## What the task requires
Write out only the tail of the records, beginning at the line containing "In this picture shown, from" and including the last line, exactly as written.

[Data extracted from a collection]
★ ★ ★
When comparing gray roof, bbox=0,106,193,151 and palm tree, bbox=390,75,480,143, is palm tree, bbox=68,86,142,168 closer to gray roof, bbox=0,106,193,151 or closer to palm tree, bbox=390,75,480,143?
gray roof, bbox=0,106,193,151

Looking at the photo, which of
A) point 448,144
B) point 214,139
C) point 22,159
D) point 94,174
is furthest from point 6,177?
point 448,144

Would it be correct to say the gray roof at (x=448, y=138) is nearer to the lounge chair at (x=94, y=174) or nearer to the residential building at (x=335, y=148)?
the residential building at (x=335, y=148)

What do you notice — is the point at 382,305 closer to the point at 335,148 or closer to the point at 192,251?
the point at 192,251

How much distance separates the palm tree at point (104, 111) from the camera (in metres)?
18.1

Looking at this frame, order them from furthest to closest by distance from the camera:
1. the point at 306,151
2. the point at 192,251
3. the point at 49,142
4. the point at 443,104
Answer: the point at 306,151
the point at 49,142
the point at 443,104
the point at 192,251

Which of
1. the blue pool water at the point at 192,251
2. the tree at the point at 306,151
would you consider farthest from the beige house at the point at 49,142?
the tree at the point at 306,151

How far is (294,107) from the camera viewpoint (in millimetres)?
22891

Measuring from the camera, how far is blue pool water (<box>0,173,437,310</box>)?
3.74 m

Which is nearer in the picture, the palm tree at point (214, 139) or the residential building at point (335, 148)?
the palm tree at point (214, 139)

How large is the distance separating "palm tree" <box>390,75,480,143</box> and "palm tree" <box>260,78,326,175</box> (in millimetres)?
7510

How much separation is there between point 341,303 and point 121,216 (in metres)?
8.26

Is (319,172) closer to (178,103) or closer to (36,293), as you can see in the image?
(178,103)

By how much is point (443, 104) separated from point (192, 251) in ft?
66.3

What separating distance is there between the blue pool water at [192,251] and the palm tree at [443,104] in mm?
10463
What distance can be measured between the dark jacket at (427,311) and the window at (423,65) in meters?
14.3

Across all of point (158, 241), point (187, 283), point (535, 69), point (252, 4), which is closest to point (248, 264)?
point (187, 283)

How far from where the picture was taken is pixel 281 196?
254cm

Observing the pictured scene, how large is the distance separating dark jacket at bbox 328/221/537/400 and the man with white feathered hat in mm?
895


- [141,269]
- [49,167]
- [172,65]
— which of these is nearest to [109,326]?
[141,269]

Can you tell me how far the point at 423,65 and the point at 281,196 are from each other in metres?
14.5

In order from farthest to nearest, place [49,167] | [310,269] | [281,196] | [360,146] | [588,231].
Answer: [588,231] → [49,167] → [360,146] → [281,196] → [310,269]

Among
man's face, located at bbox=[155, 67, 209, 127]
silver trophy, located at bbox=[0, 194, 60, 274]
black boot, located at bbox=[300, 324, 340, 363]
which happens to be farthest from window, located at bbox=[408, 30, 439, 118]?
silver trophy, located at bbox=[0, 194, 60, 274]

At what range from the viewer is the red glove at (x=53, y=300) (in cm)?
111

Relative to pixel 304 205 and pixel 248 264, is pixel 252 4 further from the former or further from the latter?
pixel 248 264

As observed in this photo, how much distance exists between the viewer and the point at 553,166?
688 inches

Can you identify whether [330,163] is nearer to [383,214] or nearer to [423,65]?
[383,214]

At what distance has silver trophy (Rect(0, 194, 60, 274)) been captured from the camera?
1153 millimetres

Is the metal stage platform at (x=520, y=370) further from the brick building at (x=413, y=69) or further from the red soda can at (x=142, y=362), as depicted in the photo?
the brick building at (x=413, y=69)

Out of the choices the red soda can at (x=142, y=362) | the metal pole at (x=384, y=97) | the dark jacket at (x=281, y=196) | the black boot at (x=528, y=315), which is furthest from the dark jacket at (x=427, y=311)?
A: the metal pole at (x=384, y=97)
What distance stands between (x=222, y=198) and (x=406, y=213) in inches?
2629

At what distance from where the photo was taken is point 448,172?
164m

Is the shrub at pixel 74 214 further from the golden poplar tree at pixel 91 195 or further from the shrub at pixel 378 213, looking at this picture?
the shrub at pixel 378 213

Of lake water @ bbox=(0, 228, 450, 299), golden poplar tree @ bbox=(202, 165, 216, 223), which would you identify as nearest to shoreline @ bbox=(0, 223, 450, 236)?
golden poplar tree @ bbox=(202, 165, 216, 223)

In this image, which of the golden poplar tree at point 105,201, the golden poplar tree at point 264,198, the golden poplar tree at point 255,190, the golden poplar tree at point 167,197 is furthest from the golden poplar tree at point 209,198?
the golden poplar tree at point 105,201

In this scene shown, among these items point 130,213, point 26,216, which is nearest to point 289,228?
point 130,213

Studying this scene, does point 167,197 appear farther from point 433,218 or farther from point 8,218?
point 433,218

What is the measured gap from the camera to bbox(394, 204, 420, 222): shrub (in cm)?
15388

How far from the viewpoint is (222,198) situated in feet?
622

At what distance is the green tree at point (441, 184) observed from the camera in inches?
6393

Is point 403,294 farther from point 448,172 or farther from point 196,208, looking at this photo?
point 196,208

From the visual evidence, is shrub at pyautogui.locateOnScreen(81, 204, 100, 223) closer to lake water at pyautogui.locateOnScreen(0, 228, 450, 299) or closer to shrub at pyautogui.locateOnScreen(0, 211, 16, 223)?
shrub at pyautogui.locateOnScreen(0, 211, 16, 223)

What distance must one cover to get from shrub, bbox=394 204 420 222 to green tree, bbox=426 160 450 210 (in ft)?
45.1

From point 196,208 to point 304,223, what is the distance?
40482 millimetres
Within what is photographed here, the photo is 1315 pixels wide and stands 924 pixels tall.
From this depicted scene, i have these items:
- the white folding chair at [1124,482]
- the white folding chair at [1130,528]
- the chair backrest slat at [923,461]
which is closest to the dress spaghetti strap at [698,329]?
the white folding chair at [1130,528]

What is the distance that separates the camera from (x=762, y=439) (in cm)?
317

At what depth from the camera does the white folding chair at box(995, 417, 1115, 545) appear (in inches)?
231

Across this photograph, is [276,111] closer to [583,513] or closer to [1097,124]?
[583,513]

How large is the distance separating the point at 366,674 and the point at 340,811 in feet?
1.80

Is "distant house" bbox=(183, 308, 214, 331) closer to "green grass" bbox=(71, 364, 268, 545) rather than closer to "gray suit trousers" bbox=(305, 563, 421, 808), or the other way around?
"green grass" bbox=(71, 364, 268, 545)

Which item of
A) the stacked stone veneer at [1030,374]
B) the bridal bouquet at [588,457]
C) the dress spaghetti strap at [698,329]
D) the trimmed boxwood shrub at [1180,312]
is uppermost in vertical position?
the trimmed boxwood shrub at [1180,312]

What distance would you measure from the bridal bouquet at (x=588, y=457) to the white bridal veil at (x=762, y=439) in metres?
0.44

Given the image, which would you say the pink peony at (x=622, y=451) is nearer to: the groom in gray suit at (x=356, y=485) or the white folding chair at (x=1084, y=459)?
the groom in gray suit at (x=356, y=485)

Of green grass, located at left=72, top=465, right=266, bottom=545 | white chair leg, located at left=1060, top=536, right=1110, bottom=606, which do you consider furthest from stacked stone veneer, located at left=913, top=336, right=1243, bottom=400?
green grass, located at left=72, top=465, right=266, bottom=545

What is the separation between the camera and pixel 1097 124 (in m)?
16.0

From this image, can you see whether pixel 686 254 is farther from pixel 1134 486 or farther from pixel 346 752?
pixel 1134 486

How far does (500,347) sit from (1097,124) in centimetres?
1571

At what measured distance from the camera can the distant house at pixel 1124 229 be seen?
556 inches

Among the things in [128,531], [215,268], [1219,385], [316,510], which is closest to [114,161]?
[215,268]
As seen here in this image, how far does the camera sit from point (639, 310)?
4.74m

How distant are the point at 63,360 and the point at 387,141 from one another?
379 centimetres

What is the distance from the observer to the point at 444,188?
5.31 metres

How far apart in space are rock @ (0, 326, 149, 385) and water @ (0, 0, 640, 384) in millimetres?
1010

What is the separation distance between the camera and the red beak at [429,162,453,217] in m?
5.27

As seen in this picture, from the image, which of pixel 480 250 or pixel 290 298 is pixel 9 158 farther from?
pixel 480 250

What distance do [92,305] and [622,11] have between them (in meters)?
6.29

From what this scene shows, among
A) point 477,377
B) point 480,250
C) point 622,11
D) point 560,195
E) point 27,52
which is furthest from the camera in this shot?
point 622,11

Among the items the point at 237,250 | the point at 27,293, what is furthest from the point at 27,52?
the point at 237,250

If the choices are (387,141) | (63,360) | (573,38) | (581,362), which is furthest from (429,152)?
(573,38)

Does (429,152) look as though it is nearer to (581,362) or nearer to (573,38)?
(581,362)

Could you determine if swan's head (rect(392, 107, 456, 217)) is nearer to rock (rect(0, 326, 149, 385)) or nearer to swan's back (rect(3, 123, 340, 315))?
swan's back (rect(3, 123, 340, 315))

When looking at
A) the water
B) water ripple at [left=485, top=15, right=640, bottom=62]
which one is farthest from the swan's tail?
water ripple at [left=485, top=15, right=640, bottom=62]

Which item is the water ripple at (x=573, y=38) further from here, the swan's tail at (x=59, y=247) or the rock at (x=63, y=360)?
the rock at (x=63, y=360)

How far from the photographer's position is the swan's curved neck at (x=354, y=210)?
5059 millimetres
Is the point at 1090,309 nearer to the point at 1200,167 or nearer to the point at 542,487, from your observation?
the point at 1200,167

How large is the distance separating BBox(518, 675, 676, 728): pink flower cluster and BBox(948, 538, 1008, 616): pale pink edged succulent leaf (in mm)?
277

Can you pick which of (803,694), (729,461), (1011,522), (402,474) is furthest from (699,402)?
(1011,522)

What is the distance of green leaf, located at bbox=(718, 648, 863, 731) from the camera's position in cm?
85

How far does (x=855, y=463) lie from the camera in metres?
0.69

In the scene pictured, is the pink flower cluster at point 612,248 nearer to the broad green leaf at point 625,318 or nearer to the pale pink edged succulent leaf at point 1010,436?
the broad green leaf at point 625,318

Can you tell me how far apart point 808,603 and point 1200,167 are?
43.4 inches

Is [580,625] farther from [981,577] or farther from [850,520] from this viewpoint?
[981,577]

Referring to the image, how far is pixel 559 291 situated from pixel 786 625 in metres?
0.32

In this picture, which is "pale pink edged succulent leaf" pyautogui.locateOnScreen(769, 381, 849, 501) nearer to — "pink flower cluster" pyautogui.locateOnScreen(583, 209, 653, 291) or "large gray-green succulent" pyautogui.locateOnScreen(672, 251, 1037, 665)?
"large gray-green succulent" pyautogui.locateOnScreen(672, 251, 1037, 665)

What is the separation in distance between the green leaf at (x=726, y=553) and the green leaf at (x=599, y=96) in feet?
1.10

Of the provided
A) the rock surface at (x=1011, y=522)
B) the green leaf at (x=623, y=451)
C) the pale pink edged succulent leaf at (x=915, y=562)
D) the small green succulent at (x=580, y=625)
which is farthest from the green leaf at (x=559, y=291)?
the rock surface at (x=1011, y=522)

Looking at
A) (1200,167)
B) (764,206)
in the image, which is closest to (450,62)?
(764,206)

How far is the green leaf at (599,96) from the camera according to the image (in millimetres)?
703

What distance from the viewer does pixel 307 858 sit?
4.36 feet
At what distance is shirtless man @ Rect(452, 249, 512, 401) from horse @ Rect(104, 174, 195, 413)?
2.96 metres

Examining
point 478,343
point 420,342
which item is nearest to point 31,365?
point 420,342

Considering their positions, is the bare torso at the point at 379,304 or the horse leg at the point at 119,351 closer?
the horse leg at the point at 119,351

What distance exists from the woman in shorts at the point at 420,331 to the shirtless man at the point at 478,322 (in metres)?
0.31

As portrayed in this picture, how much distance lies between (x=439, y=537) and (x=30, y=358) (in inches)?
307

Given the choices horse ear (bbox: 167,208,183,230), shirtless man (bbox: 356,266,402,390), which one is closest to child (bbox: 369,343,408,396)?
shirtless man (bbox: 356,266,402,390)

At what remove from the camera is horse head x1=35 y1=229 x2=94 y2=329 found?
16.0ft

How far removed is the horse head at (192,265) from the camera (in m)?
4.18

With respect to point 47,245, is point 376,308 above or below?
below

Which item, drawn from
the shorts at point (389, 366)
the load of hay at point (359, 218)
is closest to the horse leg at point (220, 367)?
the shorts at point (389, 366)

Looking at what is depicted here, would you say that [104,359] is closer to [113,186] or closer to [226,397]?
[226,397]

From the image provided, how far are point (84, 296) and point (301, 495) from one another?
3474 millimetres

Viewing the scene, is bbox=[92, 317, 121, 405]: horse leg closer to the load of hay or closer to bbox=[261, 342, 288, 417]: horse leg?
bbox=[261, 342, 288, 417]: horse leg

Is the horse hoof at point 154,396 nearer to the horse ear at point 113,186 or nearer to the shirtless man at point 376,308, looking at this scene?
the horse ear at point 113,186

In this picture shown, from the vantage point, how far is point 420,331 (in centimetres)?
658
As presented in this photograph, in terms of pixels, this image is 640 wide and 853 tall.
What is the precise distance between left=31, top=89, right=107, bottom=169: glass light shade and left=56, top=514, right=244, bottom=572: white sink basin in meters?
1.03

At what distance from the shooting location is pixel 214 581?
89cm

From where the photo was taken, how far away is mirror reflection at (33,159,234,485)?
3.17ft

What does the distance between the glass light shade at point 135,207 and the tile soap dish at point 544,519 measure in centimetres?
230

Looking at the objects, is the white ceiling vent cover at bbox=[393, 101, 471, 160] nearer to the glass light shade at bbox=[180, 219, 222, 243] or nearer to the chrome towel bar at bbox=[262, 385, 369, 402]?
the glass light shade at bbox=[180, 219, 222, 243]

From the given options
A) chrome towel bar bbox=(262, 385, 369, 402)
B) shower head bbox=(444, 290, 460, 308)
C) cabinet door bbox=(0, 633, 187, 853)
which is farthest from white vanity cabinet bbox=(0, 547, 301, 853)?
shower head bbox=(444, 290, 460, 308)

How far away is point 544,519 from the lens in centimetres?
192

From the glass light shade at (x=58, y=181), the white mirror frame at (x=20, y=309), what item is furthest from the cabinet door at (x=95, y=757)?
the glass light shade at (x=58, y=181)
★ ★ ★
## Solution
In this picture shown, from the vantage point, how far is point 420,331 (in centimetres)?
658
As presented in this photograph, in terms of pixels, this image is 640 wide and 853 tall.
What is the precise distance between left=31, top=89, right=107, bottom=169: glass light shade and left=56, top=514, right=244, bottom=572: white sink basin in meters?
1.03

At what distance from the shooting location is pixel 214 581?
89cm

From where the photo was taken, how far away is mirror reflection at (33,159,234,485)?
3.17ft

What does the distance between the glass light shade at point 135,207 and the tile soap dish at point 544,519 measure in centimetres?
230

Looking at the objects, is the white ceiling vent cover at bbox=[393, 101, 471, 160] nearer to the glass light shade at bbox=[180, 219, 222, 243] or nearer to the chrome towel bar at bbox=[262, 385, 369, 402]?
the glass light shade at bbox=[180, 219, 222, 243]

From the given options
A) chrome towel bar bbox=(262, 385, 369, 402)
B) shower head bbox=(444, 290, 460, 308)
C) cabinet door bbox=(0, 633, 187, 853)
which is farthest from white vanity cabinet bbox=(0, 547, 301, 853)?
shower head bbox=(444, 290, 460, 308)

How far away is point 544,519 from the lens in centimetres?
192

From the glass light shade at (x=58, y=181), the white mirror frame at (x=20, y=309), what item is furthest from the cabinet door at (x=95, y=757)?
the glass light shade at (x=58, y=181)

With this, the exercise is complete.